● **Text extract**
********************

Brute force longest repeated substring implementation.

Best for: Very small strings, educational purposes, verification. Use when: You need a simple, easy-to-understand implementation.

`find_lrs(text)`

Find the longest repeated substring using brute force approach.

Parameters:

Name	Type	Description	Default
`text`	`str`	Text to analyze	required

Returns:

Type	Description
`LRSResult`	LRSResult containing the longest repeated substring

`HybridLRS()`

Hybrid LRS that combines multiple strategies for optimal performance.

Uses different strategies based on input characteristics and performance requirements.

Initialize hybrid LRS with all underlying implementations.

`compare_strategies(text)`

Compare all strategies and return results from each.

Parameters:

Name	Type	Description	Default
`text`	`str`	Text to analyze	required

Returns:

Type	Description
`Dict[str, LRSResult]`	Dictionary mapping strategy names to their results

`find_lrs(text, strategy=None)`

Find the longest repeated substring using optimal strategy.

Parameters:

Name	Type	Description	Default
`text`	`str`	Text to analyze	required
`strategy`	`Optional[LRSStrategy]`	Force specific strategy (optional)	`None`

Returns:

Type	Description
`LRSResult`	LRSResult from the selected strategy

`LRSResult(substring, length, positions=list(), occurrences=0, strategy_used='unknown', computation_time=0.0, metadata=dict())` `dataclass`

Represents a longest repeated substring result with metadata.

`__post_init__()`

Update fields based on substring if not provided.

`repr()`

Return detailed representation.

********************

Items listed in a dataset
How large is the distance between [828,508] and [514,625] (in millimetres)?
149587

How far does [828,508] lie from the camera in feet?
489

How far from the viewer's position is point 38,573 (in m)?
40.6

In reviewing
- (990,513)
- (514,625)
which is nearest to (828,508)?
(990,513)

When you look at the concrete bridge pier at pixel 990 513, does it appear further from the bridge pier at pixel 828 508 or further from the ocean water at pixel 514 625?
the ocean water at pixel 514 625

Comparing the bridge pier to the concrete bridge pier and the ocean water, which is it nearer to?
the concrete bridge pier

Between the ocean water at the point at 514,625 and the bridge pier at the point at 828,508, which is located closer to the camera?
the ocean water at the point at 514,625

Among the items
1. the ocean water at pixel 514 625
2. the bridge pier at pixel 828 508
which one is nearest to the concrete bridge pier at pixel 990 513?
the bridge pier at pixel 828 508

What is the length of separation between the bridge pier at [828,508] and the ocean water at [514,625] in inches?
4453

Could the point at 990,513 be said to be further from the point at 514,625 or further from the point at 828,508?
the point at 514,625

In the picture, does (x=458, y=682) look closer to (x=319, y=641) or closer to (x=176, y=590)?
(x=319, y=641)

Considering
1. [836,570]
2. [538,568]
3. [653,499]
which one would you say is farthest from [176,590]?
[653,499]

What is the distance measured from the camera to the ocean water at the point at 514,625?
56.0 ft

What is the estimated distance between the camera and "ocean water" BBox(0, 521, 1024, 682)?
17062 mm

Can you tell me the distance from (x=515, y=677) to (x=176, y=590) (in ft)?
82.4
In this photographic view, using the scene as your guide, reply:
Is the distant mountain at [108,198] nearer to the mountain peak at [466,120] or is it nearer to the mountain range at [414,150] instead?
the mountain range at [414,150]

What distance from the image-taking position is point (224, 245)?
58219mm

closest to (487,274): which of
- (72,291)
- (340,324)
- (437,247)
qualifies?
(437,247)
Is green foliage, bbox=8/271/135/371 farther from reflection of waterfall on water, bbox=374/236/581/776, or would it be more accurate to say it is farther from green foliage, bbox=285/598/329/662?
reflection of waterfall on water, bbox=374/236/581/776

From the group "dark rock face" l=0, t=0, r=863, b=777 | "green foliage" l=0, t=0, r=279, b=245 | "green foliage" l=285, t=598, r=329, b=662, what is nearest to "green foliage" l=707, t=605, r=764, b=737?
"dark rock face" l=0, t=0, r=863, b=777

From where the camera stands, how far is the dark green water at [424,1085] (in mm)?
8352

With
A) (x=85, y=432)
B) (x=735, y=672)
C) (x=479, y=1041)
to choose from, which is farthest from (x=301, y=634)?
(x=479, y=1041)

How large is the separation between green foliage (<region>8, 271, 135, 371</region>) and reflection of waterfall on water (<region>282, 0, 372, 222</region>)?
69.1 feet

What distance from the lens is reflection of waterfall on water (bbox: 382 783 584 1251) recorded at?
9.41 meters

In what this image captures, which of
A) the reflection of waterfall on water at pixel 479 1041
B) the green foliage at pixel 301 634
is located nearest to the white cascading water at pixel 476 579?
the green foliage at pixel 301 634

********************

● **Tasks to complete**
A. In the longest repeated substring documentation, what is the brute force implementation said to be best for?
B. Translate this sentence from the longest repeated substring documentation into Spanish: "Uses different strategies based on input characteristics and performance requirements."
C. Continue the longest repeated substring documentation from where it stops.

● **Outputs**
A. Very small strings, educational purposes, and verification.

B. Utiliza diferentes estrategias según las características de la entrada y los requisitos de rendimiento.

C.
`str()`

Return string representation.

`LRSStrategy`

Bases: Enum

Different LRS computation strategies.

`BRUTE_FORCE = 'brute_force'` `class-attribute` `instance-attribute`

Brute force LRS strategy. Best for very small strings and educational purposes.

`HYBRID = 'hybrid'` `class-attribute` `instance-attribute`

Hybrid LRS strategy that combines multiple approaches for optimal performance.

`SUFFIX_ARRAY = 'suffix_array'` `class-attribute` `instance-attribute`

Suffix Array-based LRS strategy. Best for memory efficiency and one-time computations.

`SUFFIX_TREE = 'suffix_tree'` `class-attribute` `instance-attribute`

Suffix Tree-based LRS strategy. Best for complex queries and multiple operations.

`SuffixArrayLRS()`

Suffix Array-based longest repeated substring implementation.

Best for: Memory-constrained environments, one-time computations. Use when: You need space efficiency and can tolerate slightly slower construction.

Initialize suffix array-based LRS.

`find_all_repeated_substrings(text, min_length=2)`

Find all repeated substrings using suffix array and LCP array.

Parameters:

Name	Type	Description	Default
`text`	`str`	Text to analyze	required
`min_length`	`int`	Minimum length of substrings to consider	`2`

Returns:

Type	Description
`List[LRSResult]`	List of LRSResult objects for all repeated substrings

`find_lrs(text)`

Find the longest repeated substring using suffix array and LCP array.

Parameters:

Name	Type	Description	Default
`text`	`str`	Text to analyze	required

Returns:

Type	Description
`LRSResult`	LRSResult containing the longest repeated substring and metadata

`SuffixTreeLRS()`

Suffix Tree-based longest repeated substring implementation.

Best for: Complex queries, multiple LRS operations, when memory is not a constraint. Use when: You need fast repeated queries on the same text.

Initialize suffix tree-based LRS.

`find_all_repeated_substrings(text, min_length=2)`

Find all repeated substrings of at least the given length.

Parameters:

Name	Type	Description	Default
`text`	`str`	Text to analyze	required
`min_length`	`int`	Minimum length of substrings to consider	`2`

Returns:

Type	Description
`List[LRSResult]`	List of LRSResult objects for all repeated substrings

`find_lrs(text)`

Find the longest repeated substring using suffix tree.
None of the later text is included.